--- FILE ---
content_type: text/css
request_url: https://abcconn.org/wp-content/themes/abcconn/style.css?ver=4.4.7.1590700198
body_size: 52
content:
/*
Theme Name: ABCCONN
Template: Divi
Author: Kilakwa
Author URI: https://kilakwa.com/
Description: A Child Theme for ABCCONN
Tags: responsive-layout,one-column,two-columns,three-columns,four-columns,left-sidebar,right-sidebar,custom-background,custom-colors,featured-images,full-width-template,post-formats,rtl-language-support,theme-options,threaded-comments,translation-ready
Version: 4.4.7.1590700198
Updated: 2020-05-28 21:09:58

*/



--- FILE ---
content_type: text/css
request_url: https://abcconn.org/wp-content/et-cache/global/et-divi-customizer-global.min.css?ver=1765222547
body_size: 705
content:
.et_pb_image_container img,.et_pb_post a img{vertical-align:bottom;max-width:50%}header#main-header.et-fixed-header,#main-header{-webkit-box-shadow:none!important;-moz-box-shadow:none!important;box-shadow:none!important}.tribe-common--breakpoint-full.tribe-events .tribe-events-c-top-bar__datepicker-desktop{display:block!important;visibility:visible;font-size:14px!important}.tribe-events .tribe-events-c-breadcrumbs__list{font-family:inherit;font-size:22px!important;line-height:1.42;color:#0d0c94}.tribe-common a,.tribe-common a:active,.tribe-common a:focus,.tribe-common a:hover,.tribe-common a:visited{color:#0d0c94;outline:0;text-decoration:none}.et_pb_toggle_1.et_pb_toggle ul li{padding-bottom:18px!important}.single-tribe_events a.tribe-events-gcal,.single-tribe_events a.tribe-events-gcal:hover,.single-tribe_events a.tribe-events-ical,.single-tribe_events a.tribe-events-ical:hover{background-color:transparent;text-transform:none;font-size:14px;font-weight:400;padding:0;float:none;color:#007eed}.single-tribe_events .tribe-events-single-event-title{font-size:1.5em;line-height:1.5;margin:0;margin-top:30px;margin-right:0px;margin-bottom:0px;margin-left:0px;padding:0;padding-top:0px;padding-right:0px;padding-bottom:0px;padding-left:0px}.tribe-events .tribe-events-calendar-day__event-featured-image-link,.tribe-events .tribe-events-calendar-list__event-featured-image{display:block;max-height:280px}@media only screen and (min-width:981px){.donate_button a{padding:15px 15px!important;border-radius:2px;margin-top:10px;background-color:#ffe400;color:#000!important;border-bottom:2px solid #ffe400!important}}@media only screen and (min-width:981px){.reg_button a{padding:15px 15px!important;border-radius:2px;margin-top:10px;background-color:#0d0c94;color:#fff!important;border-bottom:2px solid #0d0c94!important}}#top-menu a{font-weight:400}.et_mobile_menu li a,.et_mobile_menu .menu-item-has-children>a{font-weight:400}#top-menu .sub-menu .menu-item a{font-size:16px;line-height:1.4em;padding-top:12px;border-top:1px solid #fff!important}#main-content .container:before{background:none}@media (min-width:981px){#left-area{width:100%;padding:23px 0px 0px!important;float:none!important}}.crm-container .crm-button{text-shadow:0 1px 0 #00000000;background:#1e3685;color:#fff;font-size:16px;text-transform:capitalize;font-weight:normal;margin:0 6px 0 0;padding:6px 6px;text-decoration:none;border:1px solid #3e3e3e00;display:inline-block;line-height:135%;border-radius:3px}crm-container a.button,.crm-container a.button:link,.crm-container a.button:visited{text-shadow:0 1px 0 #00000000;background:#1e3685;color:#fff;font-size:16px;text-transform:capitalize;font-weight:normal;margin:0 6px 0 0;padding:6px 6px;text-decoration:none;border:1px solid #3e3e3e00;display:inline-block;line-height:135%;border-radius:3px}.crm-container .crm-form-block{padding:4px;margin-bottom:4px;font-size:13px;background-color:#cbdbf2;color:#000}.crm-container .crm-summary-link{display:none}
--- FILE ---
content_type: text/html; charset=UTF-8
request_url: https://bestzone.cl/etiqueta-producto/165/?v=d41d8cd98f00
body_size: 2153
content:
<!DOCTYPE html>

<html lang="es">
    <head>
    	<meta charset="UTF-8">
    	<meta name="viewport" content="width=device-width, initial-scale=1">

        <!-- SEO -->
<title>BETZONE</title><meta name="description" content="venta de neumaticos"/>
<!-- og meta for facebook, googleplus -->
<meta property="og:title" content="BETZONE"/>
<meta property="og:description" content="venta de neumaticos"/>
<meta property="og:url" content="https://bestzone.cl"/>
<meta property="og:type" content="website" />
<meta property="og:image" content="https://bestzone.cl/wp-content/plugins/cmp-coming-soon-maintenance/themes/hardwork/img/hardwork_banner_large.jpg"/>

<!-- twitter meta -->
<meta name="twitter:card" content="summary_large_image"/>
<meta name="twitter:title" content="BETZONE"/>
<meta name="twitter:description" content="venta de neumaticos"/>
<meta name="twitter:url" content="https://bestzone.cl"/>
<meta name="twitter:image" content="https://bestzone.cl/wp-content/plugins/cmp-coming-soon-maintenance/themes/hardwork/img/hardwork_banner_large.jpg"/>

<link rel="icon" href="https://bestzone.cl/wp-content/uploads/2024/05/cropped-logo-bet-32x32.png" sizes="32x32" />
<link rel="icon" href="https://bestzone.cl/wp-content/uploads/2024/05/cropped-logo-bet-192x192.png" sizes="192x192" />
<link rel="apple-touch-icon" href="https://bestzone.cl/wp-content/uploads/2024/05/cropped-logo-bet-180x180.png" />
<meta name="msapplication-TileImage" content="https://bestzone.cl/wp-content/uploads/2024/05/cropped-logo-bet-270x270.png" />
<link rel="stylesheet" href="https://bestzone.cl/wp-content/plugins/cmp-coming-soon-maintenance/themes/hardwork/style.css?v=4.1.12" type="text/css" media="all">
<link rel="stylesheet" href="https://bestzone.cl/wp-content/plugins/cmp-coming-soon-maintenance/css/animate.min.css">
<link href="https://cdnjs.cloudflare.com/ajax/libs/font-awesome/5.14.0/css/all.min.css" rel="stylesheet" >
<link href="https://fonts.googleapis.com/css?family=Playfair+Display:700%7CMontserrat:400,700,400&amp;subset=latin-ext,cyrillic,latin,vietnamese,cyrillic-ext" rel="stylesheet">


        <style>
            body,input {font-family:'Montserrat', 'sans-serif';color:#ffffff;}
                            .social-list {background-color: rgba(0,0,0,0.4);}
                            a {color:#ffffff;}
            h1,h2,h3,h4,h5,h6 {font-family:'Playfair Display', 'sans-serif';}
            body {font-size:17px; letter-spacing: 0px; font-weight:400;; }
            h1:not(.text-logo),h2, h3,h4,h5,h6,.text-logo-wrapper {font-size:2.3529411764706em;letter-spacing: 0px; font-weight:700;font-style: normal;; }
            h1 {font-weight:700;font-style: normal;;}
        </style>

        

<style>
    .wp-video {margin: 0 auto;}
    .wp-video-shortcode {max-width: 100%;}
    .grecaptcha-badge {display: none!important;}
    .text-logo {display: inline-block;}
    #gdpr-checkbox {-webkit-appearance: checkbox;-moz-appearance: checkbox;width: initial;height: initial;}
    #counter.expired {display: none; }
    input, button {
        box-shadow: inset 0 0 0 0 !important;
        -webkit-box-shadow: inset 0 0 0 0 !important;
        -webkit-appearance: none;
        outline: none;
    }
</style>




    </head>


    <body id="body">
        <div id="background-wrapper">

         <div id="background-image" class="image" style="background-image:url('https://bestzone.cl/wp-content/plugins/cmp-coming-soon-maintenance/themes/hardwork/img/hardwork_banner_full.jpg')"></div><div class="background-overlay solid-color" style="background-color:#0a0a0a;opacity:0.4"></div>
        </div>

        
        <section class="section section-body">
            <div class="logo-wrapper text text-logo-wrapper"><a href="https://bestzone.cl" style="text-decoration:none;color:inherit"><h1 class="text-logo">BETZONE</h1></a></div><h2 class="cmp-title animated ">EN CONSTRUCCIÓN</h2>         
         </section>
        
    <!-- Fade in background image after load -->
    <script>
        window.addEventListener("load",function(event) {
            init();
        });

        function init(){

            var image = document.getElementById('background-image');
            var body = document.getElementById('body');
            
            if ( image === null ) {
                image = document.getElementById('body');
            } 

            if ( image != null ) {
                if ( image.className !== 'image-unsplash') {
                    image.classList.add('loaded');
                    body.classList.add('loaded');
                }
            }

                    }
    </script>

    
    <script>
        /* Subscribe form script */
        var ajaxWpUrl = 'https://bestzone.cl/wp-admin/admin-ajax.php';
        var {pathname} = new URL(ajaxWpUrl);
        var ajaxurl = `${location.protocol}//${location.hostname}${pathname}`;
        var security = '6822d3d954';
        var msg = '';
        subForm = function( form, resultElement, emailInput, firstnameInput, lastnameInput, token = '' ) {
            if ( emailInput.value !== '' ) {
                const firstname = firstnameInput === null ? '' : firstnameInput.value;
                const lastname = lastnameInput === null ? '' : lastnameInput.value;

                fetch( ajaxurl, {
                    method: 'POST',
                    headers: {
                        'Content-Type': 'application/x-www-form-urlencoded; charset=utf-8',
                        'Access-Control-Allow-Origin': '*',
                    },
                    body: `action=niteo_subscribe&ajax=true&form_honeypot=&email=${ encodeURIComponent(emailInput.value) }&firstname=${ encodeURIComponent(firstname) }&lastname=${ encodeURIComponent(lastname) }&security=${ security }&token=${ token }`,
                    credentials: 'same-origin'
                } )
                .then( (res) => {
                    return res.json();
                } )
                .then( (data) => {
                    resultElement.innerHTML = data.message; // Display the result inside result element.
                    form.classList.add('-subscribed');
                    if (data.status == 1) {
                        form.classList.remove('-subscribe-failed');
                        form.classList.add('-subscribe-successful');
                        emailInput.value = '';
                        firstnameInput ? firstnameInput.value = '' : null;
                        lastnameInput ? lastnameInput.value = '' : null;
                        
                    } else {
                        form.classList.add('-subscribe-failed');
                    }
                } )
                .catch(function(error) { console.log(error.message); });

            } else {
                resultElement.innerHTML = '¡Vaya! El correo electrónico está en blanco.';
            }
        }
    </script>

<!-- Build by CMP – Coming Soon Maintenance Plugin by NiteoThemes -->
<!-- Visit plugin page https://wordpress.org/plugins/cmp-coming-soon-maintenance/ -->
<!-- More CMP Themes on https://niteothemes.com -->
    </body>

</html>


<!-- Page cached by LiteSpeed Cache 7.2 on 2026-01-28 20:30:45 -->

_ABOUT THIS EXERCISE_:
Please write out the material word for word from its first line through the line holding "Description: A Child Theme for ABCCONN", including both, and no line past it.

_ANSWER_:
--- FILE ---
content_type: text/css
request_url: https://abcconn.org/wp-content/themes/abcconn/style.css?ver=4.4.7.1590700198
body_size: 52
content:
/*
Theme Name: ABCCONN
Template: Divi
Author: Kilakwa
Author URI: https://kilakwa.com/
Description: A Child Theme for ABCCONN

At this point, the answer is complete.